No entanto, apesar do destaque ao nosso sistema oficial de
saúde, os pesquisadores citados elogiam o sucesso do programa ESF e, ao mesmo
tempo, tecem comentários de que o "atendimento básico a comunidade
funcionaria se feito de maneira adequada", exigindo "um planejamento sólido, visão de
longo prazo, compromisso político e financiamento". Aqui nesses pontos
o artigo se contradiz ao elogiar a nossa prática cotidiana, vivenciada pela
população que cada vez fica mais desassistida, devido à falta de gestão e
investimento.
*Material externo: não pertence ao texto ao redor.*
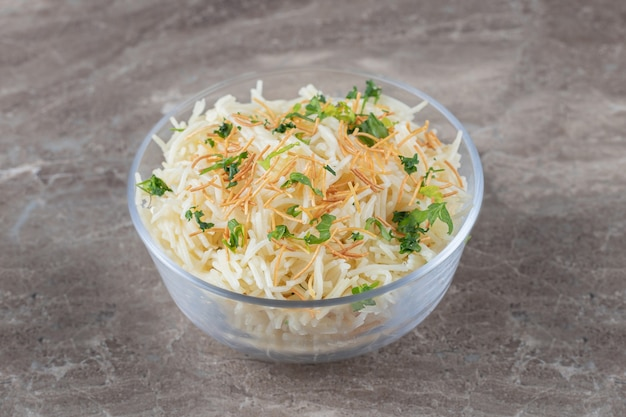 Pâtes vermicelles savoureuses aux légumes verts dans le bol, sur le marbre.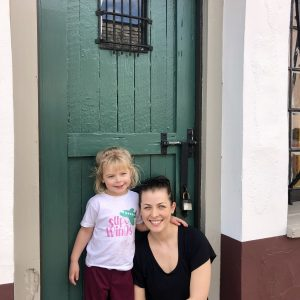 girl and her mother in front of green door
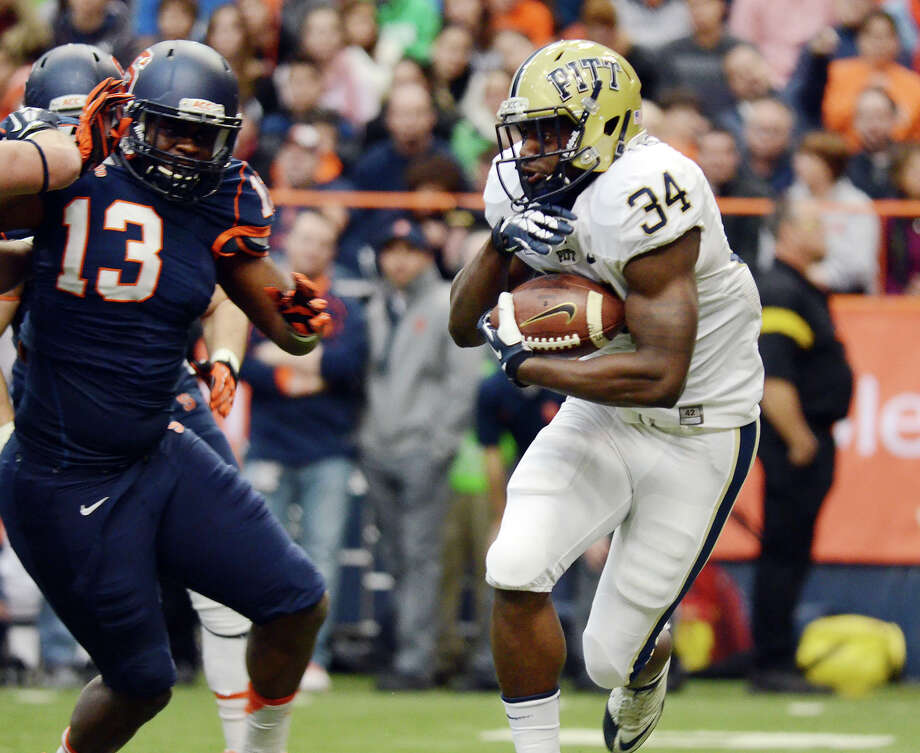 Pittsburgh's Isaac Bennett, right, runs the ball against Syracuse defense an NCAA college football game at the Carrier Dome in Syracuse, N.Y., Saturday, Nov. 23, 2013. Pittsburgh won 17-16. (AP Photo/Heather Ainsworth)   ORG XMIT: NYHA205 Photo: Heather Ainsworth / FR120665 AP
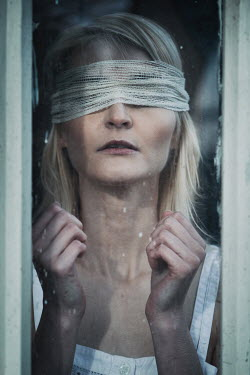 Magdalena Russocka close up of blindfolded woman behind old window
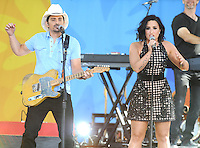 NEW YORK, NY - June 24 : Demi Lovato joins Brad Paisley on stage as they  perform in Central Field at Rumsey Playfield as part of the Good Morning America Summer Concert Series on June 24 in New York City.<br />  Photo Credit:John Palmer/MediaPunch
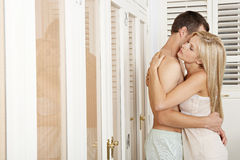 Couple hugging and kissing in bedroom. Royalty Free Stock Image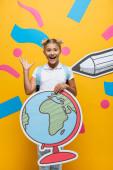 radostné školačka mává rukou při držení glóbus maquette na žlutém pozadí s papírem řezané tužkou a barevné prvky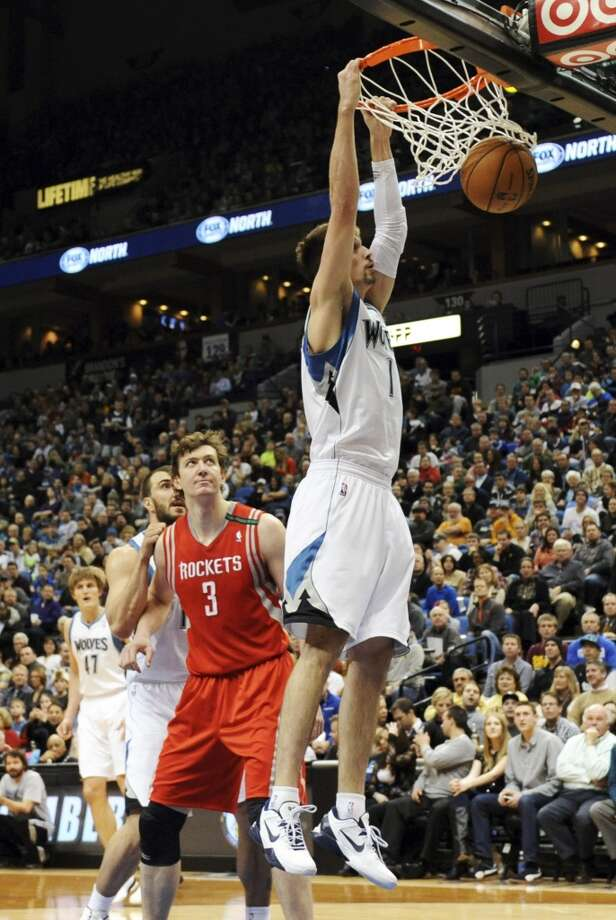Alexey Shved, of Russia, dunks against Omer Asik (3), of Turkey, in the first half. (Jim Mone / Associated Press)
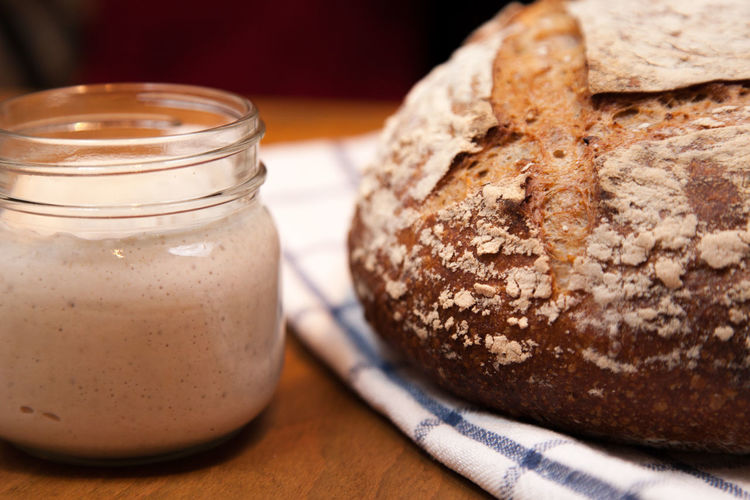 sourdough starter and loaf Bread Breakfast Brown Bread Close-up Day Fermentation Food Food And Drink Freshness Healthy Eating Home Baking Indoors  Loaf Of Bread No People Ready-to-eat Sourdough Sourdough Bread Starter Table Wheat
Apesar da publicação cientifica ser importante e de prestigio
mundial, a avaliação positiva do SUS e da saúde brasileira não acompanha a
realidade das comunidades locais que possuem os serviços básicos deficientes e
de outras que não possuem nenhum serviço de saúde, como na Amazônia e no
agreste nordestino.
A maior constatação que comprova essa discrepância da
avaliação do periódico e da realidade da gestão da saúde pública brasileira são
os cortes históricos nos gastos e as quedas de investimentos na última década,
como mostrados no artigo anterior, justamente no período avaliado pelo
semanário internacional. "Essa perda acumulada ao longo de pouco mais
uma década ultrapassa a casa de R$ 120 bilhões", como destaca o
editorial do Jornal Medicina do CFM, de abril/15,como o título "A saúde no
Vermelho". Como o Brasil pode servir de modelo para o mundo e para países
mais pobres se os próprios legisladores e gestores, que criaram o SUS, são os
primeiros a legislar em causa própria, retirando dinheiro do SUS e exigindo
verbas para emendas parlamentares? Mas foi o que fez o Governo Federal que
acatou o chamado Orçamento Impositivo, reduzindo e atropelando o orçamento da
saúde e as solicitações populares contidas na Emenda Constitucional 29 ,chamada
"Saúde + 10".
Enquanto o artigo do jornal estrangeiro afirma que o ESF foi
elaborado para "atender vários aspectos da assistência pela saúde
básica e reflete as melhores práticas de atendimento", não é isso que
se constata nos pequenos municípios, cujas Prefeituras possuem dificuldades
para montar equipes do programa saúde da família (PSF), e quando consegue o faz
de maneira incompleta, sem a presença do Médico. Aponta que em 2014 existiam
"29 mil equipes de PSF, que incorporavam 265 mil agentes comunitários,
com o acréscimo de 30 mil agentes de
saúde bucal, atendendo cerca de 120 milhões de brasileiros". Destaca a
presença dos agentes comunitários e dos agentes de saúde bucal, no entanto
desconhecem que em muitas dessas equipes não existem Médicos e nem Odontólogos.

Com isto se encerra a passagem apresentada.